The FCA said that Arian had failed to implement adequate systems and controls to combat financial crime, putting it at risk of being used to support fraudulent trading and money laundering on behalf of clients of the Solo Group.

Arian executed purported over-the-counter equity trades of around £37 billion and £15 billion in Danish and Belgian equities on behalf of the Solo Group's clients, receiving commission of over £500k.

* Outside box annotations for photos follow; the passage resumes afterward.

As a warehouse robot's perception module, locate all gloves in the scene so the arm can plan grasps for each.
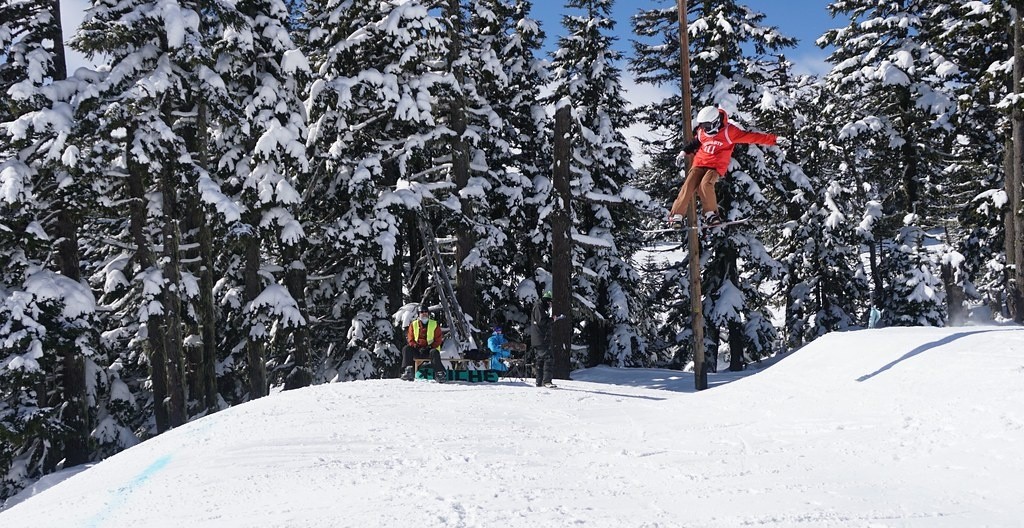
[777,137,791,146]
[676,151,686,165]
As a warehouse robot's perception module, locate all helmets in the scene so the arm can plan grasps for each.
[697,106,721,133]
[542,291,552,298]
[417,305,428,311]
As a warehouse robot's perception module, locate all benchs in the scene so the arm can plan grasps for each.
[414,357,489,379]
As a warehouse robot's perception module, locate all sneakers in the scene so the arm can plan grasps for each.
[671,214,684,229]
[705,211,719,225]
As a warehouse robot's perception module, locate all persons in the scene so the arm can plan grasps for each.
[487,326,511,371]
[530,292,557,388]
[401,304,447,383]
[668,106,791,227]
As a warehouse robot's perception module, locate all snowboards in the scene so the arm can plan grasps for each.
[636,215,754,234]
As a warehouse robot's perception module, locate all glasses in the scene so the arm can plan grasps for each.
[420,311,428,313]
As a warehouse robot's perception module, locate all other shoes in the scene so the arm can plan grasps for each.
[536,382,557,388]
[435,371,447,383]
[401,366,413,380]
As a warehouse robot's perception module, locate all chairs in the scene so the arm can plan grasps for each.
[500,344,526,382]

However, according to the FCA, this trading was circular and highly suggestive of financial crime, appearing to have been carried out to allow the arranging of withholding tax reclaims in Denmark and Belgium.

Solo clients were offshore companies including British Virgin Islands and Caymen Islands incorporated entities with a number of individual US 401(k) Pension Plans, previously unknown to Arian but introduced to Arian by the Solo Group.

In 2014 and 2015, the Solo Group made withholding tax reclaims of £899.27m and £188 to Danish and Belgium authorities, with £845.9m and £42.33m paid, respectively.

The regulator said Arian's actions breached Principles 2 and 3 of the FCA's Principles for Business.

"Arian failed to identify red flags which ought to have been obvious. The controls… are an important line of defence against our financial system being abused for criminal ends. Arian's fell short of what we expect. We are pleased that the Tribunal recognised the seriousness of Arian's misconduct."

-Steve Smart, Joint Executive Director of Enforcement and Market Oversight, FCA

It's the seventh case brought by the UK regulator in relation to cum-ex trading and withholding tax schemes. So far, it has imposed fines of over £22m.